→ **CONSEGNA 1**
Seleziona, fra le righe riportate più sotto, ogni riga che contiene la stringa "lower" e copiala senza modifiche.

→ **ESTRATTO FORNITO**
_ _ _ _ _ _ _

Telegiornaliste
anno II N. 27 (59) del 10 luglio 2006
Keiko Ichiguchi: fumetti giapponesi e
editoria italiana di Gisella
Gallenca
«Sono soprattutto una chiacchierona curiosa. Tuttavia questa
mia curiosità è anche la fonte principale delle mie
distrazioni. Dovrei focalizzare meglio la mia attenzione su
un argomento per volta, o almeno credo».
Keiko
Ichiguchi, nata a Osaka, classe 1966.
L’amore per i fumetti la accompagna fin da piccola. Diventa
fumettista negli anni Ottanta. Si laurea in letteratura
italiana. E poi, la grande svolta: Keiko sbarca a Bologna
nel 1993 e qui si ferma.

_ _ _ _ _ _ _

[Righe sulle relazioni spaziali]
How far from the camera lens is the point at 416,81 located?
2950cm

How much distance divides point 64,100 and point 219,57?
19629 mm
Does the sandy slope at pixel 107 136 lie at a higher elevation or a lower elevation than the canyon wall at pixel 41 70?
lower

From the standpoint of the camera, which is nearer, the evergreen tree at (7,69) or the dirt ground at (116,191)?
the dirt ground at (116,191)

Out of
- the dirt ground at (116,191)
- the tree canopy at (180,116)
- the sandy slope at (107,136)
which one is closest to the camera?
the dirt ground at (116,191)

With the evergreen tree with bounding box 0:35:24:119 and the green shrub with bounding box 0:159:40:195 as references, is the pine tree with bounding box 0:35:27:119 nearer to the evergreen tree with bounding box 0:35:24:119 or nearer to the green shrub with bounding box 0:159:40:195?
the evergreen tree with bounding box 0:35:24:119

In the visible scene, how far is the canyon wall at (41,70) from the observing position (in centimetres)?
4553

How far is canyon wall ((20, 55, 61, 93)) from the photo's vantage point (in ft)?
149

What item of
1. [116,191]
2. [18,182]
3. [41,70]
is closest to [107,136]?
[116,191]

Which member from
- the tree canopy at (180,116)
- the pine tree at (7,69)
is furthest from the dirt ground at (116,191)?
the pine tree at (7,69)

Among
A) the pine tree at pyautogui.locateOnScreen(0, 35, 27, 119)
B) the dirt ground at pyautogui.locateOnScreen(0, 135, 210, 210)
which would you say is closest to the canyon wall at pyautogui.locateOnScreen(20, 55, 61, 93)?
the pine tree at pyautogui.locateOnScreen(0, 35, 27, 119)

_ _ _ _ _ _ _

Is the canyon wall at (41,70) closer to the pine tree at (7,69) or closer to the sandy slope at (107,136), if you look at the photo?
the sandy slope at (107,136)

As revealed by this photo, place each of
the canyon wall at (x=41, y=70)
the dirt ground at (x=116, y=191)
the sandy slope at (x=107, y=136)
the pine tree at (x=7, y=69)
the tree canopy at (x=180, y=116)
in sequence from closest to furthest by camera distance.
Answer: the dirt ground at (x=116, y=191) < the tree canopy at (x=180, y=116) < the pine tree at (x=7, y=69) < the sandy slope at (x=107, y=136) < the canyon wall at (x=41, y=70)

_ _ _ _ _ _ _

→ **CONSEGNA 2**
Elenca tutti gli anni scritti in cifre che compaiono nell'estratto, nell'ordine in cui si presentano.

→ **RISULTATO 1**
Does the sandy slope at pixel 107 136 lie at a higher elevation or a lower elevation than the canyon wall at pixel 41 70?
lower

→ **RISULTATO 2**
2006
1966
1993